Whatever the pressure or stress – and perhaps there’s more than one – it’s making you that little bit more cynical, angry, scratchy, difficult to be around, and just plain bitter.  Other people don’t seem to have it quite as rough.  

It’s a matter of perspective.  As the old proverb says, “I complained because I had no shoes until I met a man who had no legs.”  And I don’t mean to say what you may be experiencing is piddling, but you can usually find someone else whose load is far greater than yours.  Nonetheless, the load you carry is a burden, and after miles it feels even heavier, and there seems to be no end in sight, so it will just get heavier still.  
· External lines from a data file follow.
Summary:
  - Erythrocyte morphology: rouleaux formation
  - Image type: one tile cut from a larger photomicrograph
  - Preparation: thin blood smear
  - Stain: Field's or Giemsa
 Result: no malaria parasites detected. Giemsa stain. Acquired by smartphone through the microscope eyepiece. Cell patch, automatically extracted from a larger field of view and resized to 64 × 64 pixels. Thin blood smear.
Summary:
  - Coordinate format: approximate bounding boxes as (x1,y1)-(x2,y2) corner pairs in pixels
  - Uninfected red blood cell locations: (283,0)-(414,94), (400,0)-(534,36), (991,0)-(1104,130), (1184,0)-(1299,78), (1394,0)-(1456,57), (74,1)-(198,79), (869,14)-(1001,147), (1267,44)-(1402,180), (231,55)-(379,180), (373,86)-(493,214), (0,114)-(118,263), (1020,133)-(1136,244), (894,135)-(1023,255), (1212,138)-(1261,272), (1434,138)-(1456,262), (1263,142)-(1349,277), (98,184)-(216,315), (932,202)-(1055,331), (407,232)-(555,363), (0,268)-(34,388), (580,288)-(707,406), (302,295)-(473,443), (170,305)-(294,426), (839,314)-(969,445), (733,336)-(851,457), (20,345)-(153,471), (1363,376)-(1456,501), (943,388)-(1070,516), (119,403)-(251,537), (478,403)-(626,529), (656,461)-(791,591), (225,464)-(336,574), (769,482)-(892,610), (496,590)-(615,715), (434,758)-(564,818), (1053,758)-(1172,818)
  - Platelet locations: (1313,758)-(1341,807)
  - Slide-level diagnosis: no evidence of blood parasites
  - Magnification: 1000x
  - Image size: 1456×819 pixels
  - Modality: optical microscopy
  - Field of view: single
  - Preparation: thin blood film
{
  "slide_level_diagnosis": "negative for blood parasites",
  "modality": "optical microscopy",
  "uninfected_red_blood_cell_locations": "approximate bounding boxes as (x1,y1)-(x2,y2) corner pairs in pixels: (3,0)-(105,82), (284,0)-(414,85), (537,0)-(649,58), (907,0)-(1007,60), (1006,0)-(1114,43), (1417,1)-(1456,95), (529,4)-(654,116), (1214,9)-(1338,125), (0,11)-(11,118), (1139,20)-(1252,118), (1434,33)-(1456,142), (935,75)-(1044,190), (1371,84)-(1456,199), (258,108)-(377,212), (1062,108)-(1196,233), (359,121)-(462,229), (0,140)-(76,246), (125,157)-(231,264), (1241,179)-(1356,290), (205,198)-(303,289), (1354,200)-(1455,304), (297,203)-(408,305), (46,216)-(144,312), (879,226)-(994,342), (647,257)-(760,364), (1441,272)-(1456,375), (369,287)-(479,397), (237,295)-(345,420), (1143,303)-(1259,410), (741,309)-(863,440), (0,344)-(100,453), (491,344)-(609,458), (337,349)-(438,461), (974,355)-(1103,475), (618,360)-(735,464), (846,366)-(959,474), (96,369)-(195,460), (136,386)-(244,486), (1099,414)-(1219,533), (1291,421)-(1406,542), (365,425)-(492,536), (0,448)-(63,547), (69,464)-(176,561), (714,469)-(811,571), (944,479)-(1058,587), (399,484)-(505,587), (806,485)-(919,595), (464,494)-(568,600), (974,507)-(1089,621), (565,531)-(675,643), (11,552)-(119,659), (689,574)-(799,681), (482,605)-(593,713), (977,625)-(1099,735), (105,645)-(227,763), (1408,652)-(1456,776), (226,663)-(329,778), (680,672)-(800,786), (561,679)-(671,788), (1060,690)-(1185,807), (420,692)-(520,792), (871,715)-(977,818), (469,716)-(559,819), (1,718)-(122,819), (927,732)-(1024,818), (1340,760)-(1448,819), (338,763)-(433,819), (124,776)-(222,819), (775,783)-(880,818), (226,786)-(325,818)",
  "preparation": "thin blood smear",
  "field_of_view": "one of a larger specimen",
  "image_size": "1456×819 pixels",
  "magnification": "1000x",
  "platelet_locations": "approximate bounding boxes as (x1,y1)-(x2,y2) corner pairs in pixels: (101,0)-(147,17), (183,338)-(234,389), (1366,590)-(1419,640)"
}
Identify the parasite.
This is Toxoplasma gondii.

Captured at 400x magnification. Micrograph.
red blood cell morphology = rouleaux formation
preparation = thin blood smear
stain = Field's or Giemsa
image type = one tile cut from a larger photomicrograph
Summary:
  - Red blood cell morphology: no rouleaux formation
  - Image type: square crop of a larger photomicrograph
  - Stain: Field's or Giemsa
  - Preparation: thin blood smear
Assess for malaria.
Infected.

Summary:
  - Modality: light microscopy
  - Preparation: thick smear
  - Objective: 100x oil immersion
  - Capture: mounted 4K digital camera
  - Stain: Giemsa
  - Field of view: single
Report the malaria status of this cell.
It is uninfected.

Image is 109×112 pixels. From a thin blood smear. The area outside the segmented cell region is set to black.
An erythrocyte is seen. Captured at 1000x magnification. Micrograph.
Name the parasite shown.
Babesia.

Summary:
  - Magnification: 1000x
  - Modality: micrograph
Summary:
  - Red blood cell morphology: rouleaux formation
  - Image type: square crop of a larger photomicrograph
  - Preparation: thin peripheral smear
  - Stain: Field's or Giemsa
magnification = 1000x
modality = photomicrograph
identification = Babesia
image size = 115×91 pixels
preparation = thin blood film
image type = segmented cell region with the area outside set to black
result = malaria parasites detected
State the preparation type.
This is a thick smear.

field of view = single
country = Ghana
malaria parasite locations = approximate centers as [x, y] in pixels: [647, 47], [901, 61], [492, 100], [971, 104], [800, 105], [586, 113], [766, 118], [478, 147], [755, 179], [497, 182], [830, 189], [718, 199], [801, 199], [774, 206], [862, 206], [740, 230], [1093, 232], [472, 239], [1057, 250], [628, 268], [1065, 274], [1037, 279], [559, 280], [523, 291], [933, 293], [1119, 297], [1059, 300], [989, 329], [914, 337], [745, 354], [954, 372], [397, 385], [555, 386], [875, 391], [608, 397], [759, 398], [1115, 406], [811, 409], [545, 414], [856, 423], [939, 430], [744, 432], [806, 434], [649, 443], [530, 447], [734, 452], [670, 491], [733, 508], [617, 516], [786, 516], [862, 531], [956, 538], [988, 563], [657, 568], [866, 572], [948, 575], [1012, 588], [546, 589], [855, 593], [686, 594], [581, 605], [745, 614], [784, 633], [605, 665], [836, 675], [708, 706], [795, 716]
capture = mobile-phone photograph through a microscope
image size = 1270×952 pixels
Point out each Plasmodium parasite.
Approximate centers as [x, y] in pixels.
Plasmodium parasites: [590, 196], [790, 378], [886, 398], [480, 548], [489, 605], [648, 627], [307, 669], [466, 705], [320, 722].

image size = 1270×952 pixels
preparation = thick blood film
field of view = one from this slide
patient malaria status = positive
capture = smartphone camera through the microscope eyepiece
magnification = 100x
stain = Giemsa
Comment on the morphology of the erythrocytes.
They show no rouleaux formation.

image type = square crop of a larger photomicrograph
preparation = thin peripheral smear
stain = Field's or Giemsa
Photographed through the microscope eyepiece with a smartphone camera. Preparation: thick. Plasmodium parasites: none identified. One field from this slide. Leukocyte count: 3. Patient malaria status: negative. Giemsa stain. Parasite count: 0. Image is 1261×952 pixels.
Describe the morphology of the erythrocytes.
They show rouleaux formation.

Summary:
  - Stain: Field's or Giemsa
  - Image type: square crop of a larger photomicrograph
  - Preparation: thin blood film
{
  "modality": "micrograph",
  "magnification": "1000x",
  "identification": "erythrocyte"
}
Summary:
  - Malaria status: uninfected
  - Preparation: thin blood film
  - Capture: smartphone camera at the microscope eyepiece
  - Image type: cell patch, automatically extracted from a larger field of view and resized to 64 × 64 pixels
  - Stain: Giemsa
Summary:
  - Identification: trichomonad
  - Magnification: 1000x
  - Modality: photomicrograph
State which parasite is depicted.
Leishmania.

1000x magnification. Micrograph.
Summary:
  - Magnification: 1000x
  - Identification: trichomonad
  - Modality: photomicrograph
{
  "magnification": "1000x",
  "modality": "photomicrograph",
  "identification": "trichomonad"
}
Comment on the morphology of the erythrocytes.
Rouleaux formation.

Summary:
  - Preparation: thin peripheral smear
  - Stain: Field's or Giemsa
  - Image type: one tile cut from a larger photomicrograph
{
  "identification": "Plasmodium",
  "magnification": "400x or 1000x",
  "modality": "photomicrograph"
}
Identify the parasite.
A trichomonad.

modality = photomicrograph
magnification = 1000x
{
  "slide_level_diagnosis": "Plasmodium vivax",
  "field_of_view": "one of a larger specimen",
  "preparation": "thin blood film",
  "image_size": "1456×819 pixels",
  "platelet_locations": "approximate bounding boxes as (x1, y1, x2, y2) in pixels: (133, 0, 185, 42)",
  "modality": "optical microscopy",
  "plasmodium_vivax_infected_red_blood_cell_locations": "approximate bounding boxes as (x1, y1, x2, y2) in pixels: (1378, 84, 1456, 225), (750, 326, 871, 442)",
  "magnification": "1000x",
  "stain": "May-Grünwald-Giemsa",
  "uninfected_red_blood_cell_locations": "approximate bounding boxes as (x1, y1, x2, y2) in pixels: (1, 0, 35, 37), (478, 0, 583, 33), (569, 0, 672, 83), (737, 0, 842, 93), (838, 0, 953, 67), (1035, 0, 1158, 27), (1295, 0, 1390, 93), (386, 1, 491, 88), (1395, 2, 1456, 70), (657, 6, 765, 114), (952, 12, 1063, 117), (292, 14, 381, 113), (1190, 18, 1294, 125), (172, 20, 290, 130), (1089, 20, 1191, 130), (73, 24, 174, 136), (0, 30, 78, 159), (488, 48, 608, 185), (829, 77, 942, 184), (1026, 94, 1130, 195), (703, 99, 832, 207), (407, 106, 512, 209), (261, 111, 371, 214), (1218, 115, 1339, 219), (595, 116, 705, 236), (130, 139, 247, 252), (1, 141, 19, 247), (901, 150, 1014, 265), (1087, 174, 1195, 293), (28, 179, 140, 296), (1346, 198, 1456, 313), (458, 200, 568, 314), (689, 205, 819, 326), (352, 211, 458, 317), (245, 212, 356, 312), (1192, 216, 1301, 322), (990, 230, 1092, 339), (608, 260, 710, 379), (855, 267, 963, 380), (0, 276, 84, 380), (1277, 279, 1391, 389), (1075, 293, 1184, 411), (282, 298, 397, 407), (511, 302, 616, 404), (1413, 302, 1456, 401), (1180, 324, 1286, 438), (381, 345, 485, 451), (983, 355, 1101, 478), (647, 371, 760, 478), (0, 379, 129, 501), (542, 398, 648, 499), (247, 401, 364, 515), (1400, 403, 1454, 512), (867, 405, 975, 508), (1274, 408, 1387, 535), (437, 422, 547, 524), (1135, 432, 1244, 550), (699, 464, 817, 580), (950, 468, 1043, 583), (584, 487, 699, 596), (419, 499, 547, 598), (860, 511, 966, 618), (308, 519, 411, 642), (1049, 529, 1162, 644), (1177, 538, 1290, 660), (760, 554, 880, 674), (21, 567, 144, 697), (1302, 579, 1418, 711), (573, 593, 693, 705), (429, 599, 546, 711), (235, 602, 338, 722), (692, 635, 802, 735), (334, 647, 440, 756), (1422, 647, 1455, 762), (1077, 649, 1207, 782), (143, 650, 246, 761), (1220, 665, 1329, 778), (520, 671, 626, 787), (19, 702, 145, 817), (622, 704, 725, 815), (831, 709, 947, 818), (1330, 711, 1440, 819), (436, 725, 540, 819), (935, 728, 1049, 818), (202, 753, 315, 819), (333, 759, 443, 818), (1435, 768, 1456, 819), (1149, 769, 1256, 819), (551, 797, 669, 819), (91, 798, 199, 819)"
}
Let me encourage you: you don’t have to carry it alone.  Lean on your family, on your mates, on the supports in the CAF (MH, SW, CFMAP, MFRC, and other acronyms).  We need to share each other’s burdens, and not walk the road alone.  No one should have to carry the weight alone.  If you don’t know where to turn, call me.  

Finally, you have a choice in how you respond to life’s little gifts: with resilience and resolve, or with bitterness and cynicism.  Choose the former.  

After all, you don’t want to end up like me, do you?